- _The task_
Look below for the line with "Израиль. Иерусалим. Merchant"; begin the copy there and stop after the line with "Durian mûr et", keeping the text exact and the pictures out.

Saved entries
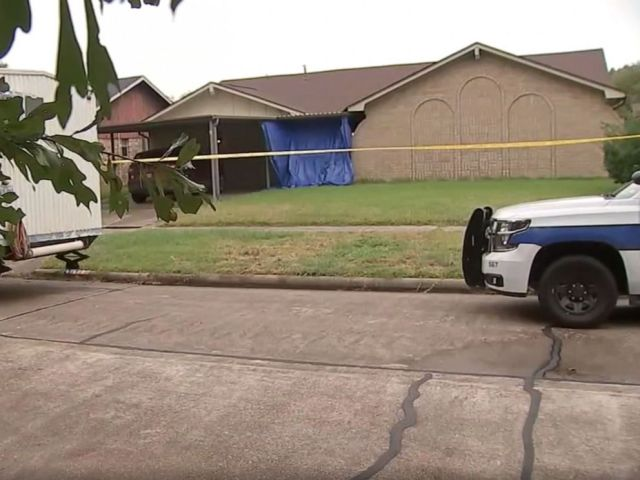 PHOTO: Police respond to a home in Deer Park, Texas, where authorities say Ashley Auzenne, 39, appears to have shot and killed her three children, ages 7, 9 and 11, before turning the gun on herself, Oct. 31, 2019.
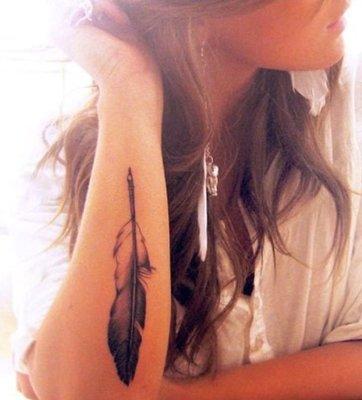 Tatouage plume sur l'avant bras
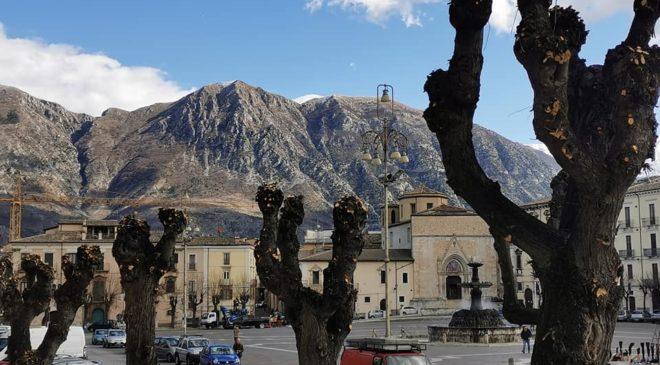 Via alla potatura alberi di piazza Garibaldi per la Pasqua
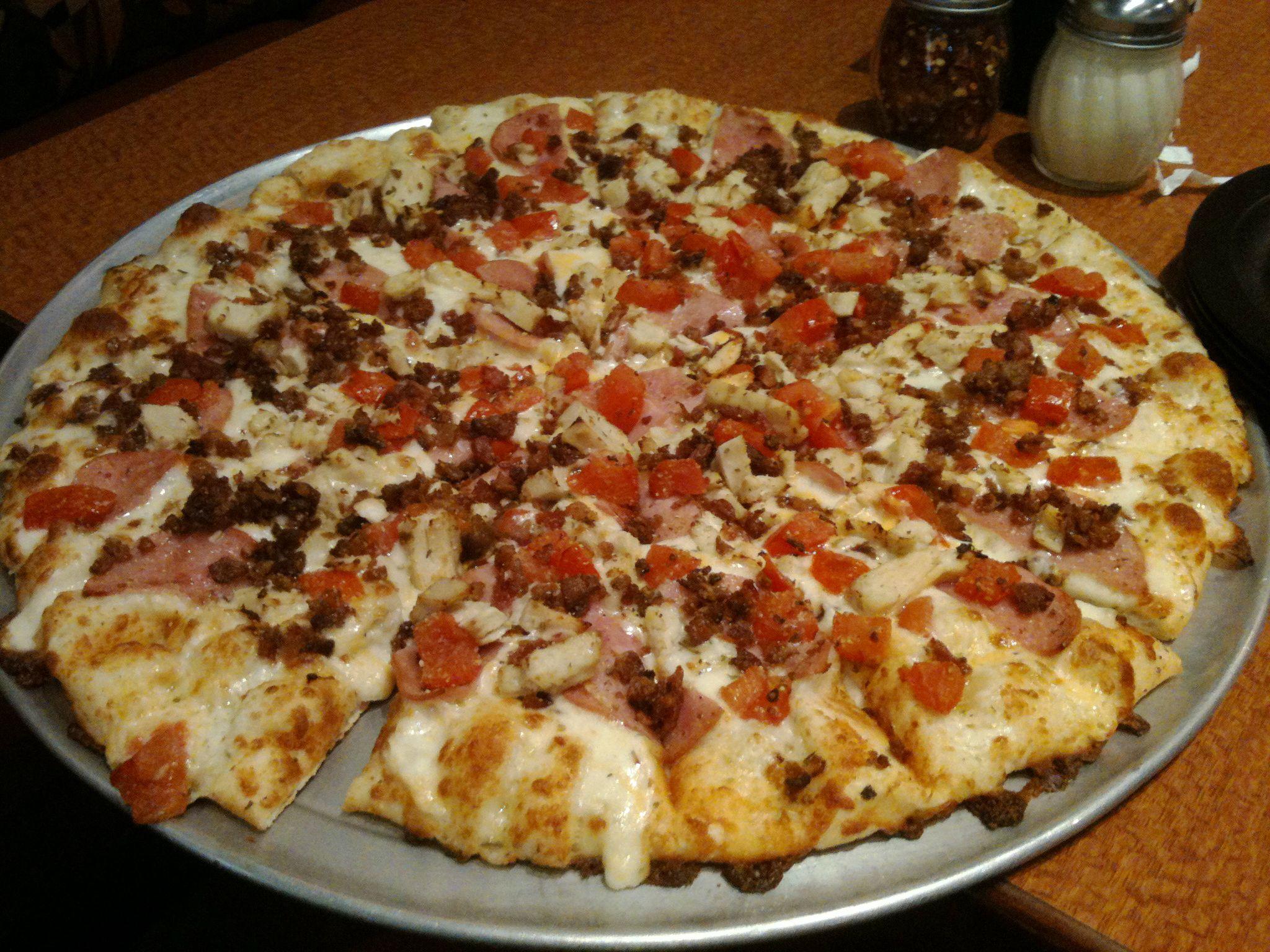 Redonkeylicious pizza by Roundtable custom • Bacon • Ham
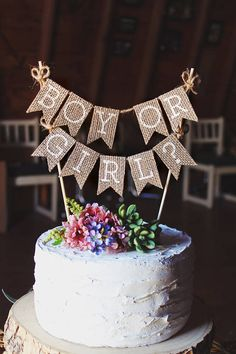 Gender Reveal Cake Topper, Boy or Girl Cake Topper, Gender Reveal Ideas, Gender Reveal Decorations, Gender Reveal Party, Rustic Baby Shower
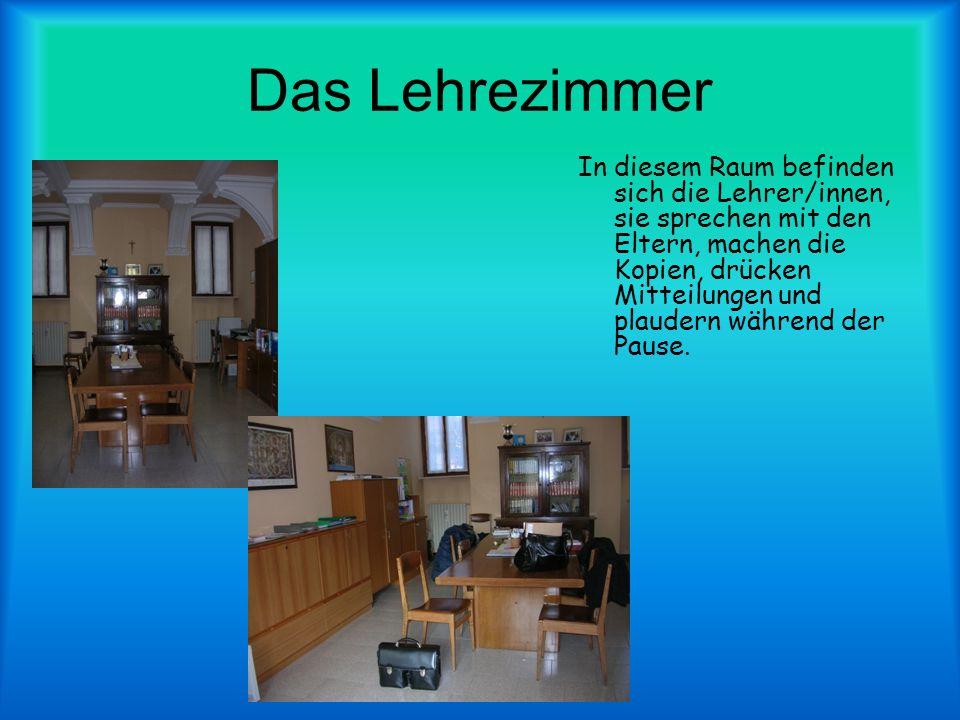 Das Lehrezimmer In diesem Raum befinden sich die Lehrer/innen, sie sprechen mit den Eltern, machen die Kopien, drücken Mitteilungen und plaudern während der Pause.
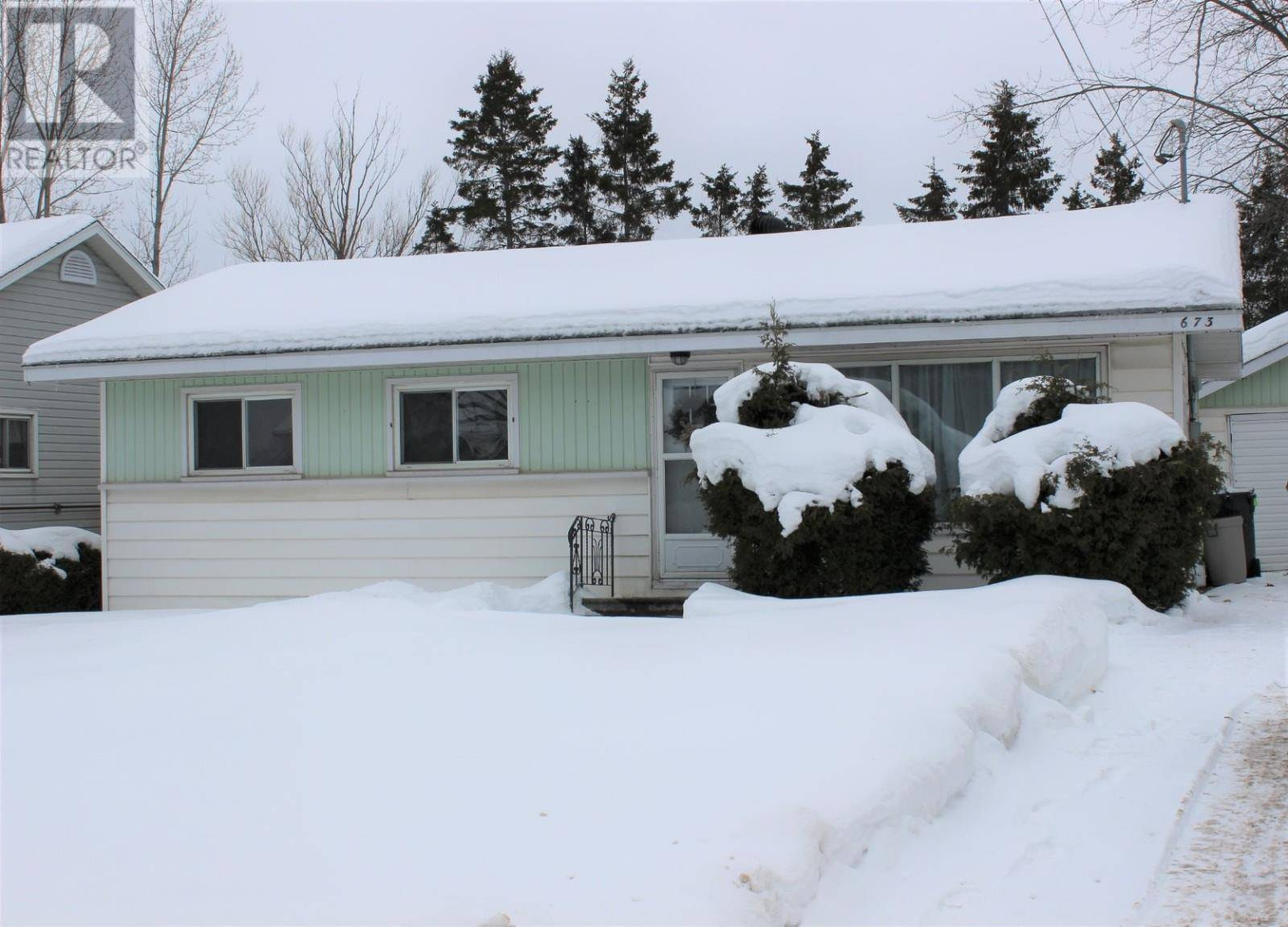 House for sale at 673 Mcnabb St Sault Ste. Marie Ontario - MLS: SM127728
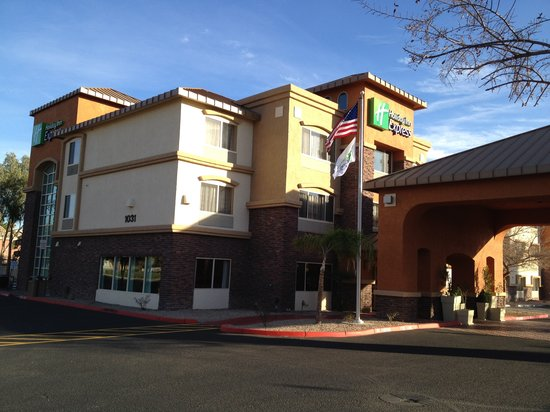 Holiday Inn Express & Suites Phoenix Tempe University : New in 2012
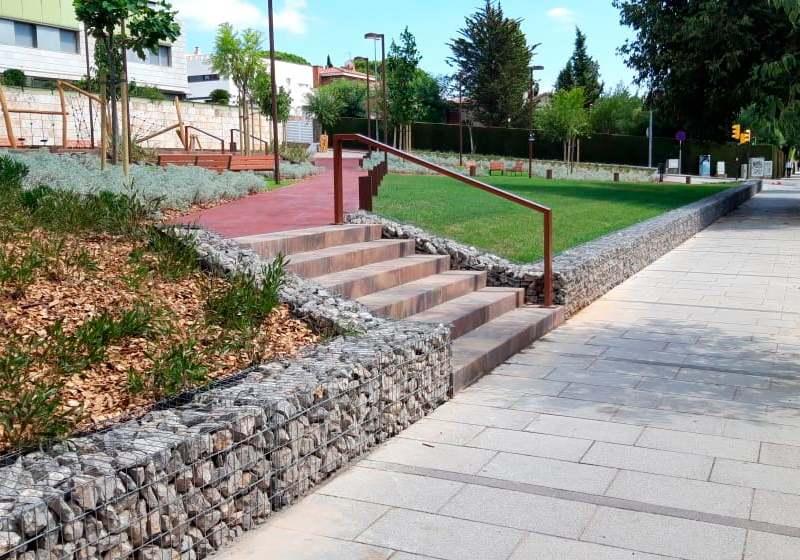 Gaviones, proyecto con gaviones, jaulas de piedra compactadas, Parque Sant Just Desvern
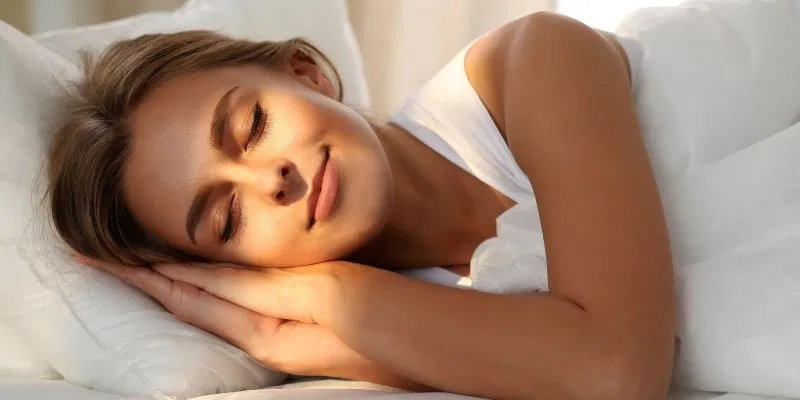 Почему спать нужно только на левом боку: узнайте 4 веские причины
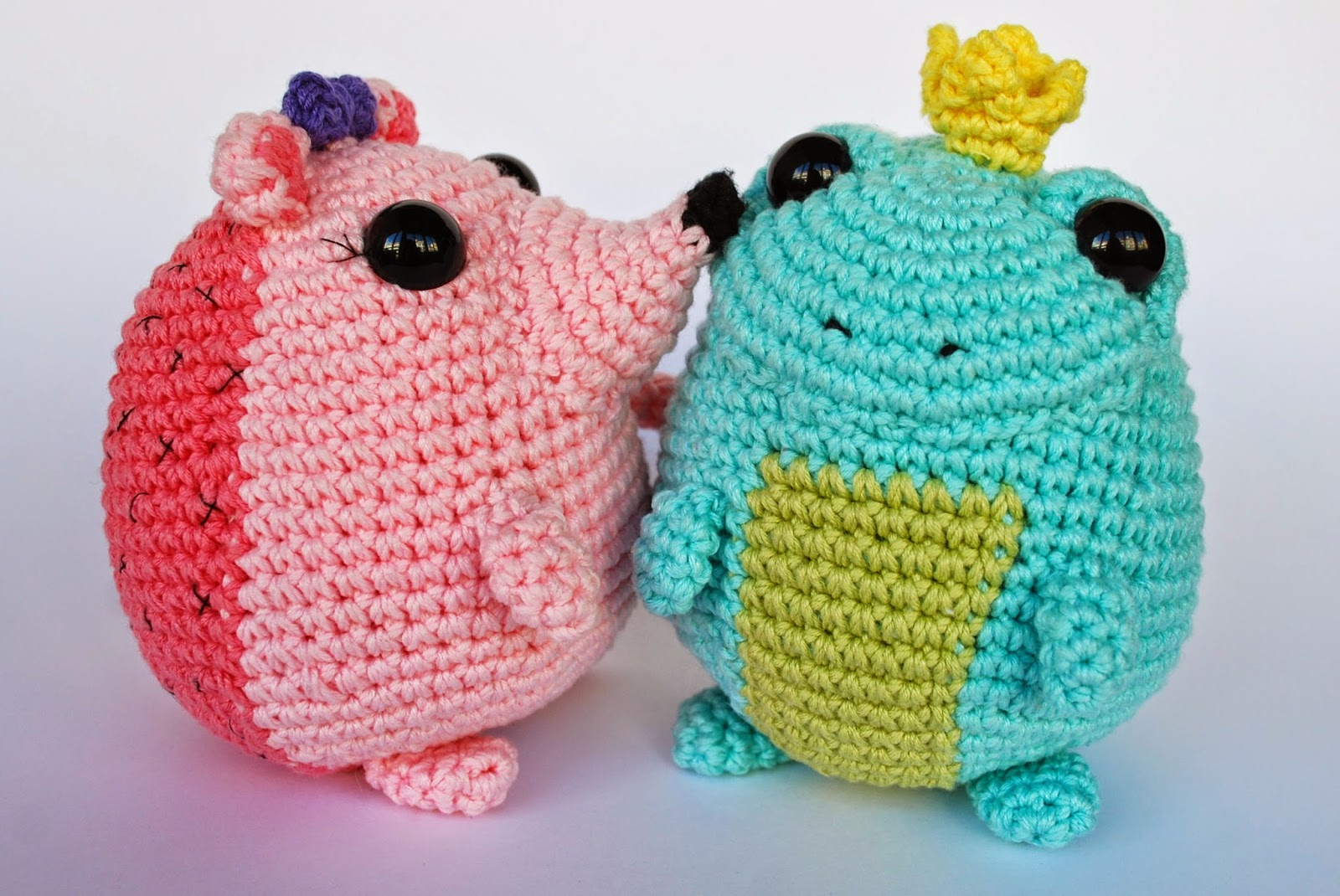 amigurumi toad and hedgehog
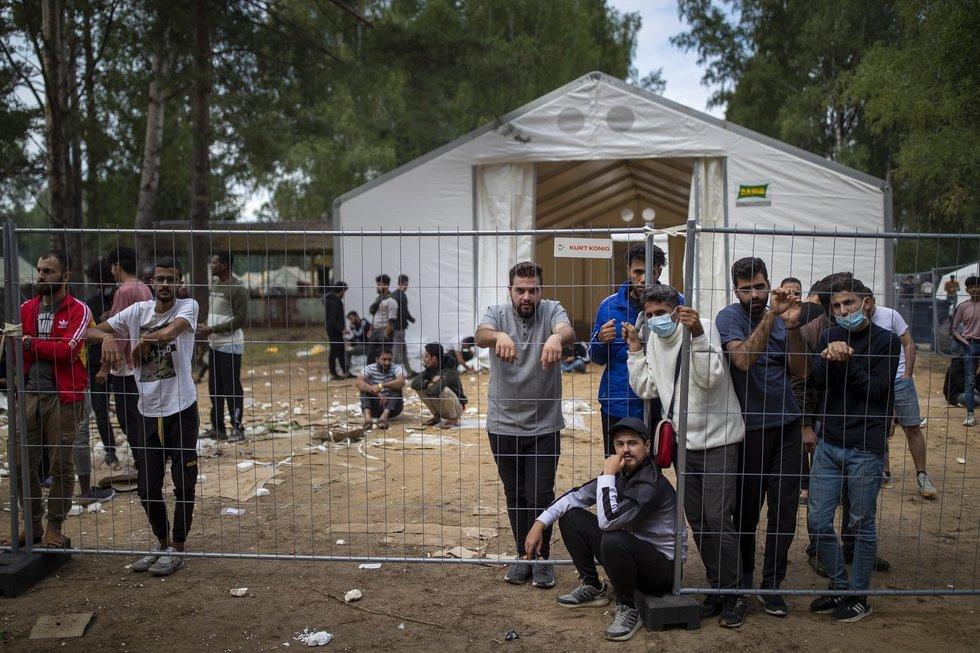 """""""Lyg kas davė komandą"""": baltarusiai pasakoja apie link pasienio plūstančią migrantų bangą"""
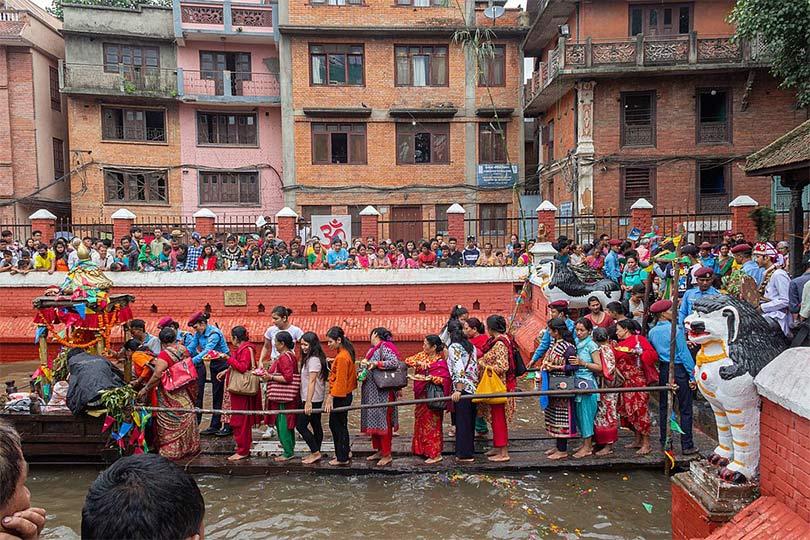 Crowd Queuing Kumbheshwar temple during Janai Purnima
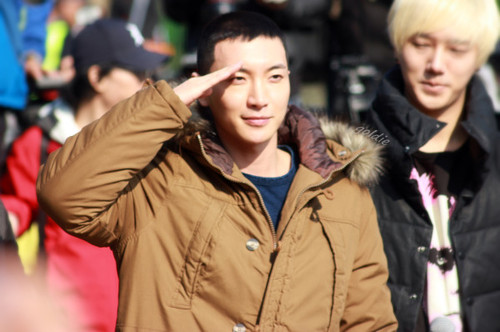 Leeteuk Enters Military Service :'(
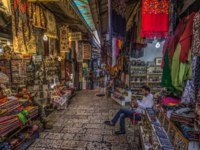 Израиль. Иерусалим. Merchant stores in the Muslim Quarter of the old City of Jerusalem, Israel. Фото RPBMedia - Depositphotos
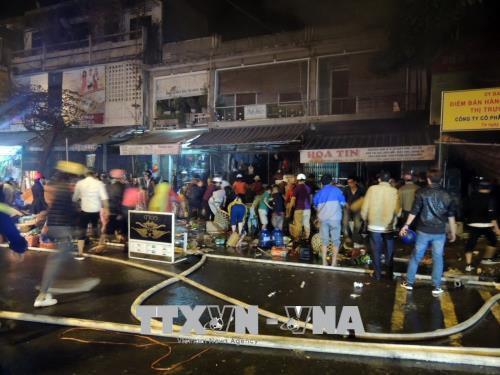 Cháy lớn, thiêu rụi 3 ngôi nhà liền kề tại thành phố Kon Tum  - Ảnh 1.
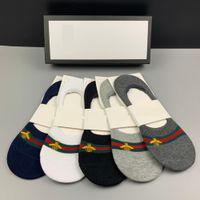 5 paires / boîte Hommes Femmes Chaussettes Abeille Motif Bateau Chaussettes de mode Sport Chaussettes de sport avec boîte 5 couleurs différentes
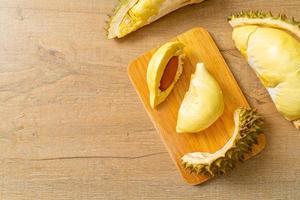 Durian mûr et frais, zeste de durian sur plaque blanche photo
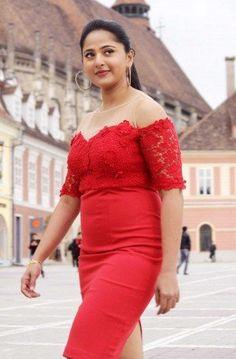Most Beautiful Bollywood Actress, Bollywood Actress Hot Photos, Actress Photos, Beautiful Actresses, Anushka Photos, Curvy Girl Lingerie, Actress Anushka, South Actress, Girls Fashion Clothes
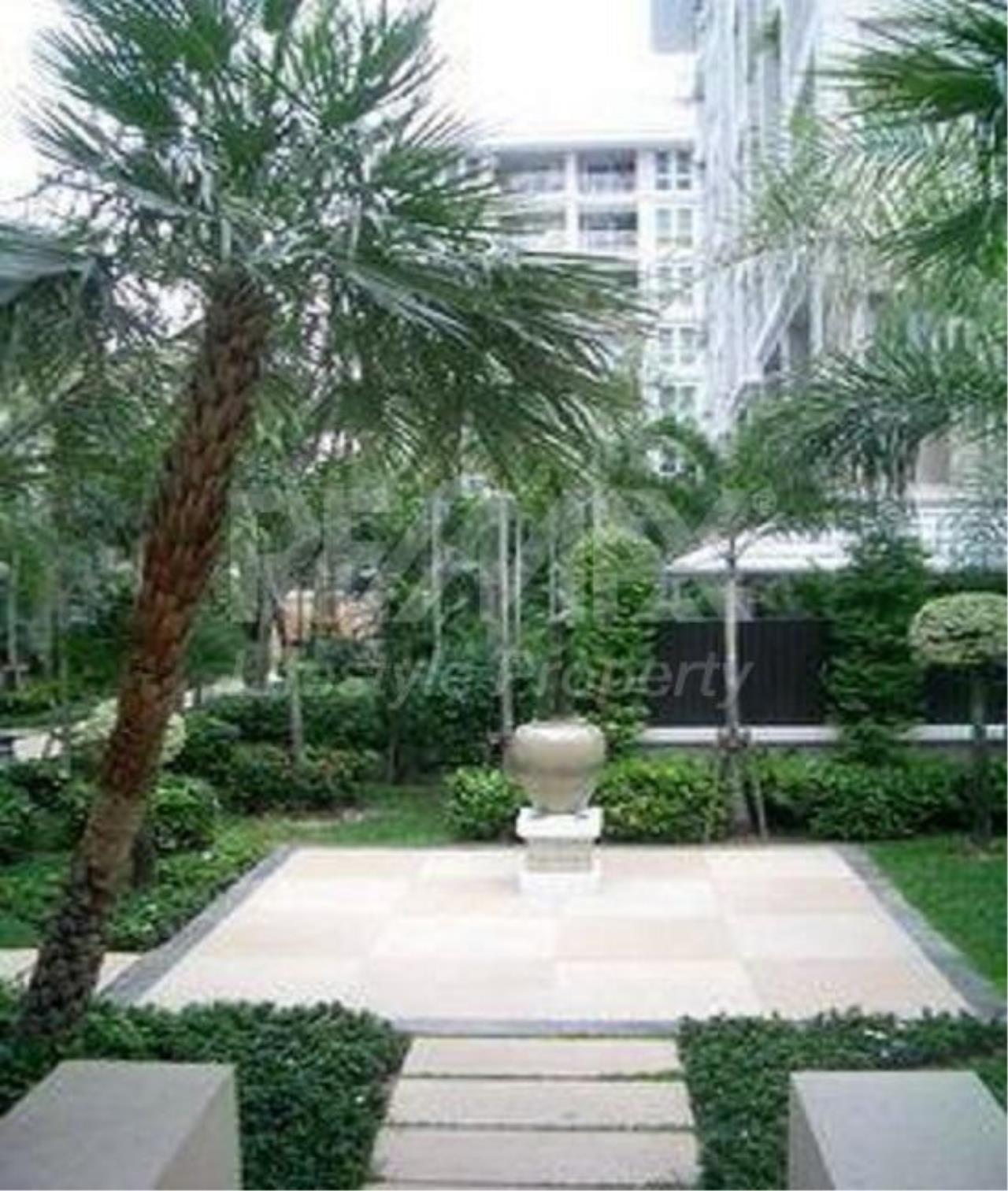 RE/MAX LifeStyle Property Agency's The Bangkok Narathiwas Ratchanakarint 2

- _Your solution_
 Израиль. Иерусалим. Merchant stores in the Muslim Quarter of the old City of Jerusalem, Israel. Фото RPBMedia - Depositphotos
 Cháy lớn, thiêu rụi 3 ngôi nhà liền kề tại thành phố Kon Tum  - Ảnh 1.
 5 paires / boîte Hommes Femmes Chaussettes Abeille Motif Bateau Chaussettes de mode Sport Chaussettes de sport avec boîte 5 couleurs différentes
 Durian mûr et frais, zeste de durian sur plaque blanche photo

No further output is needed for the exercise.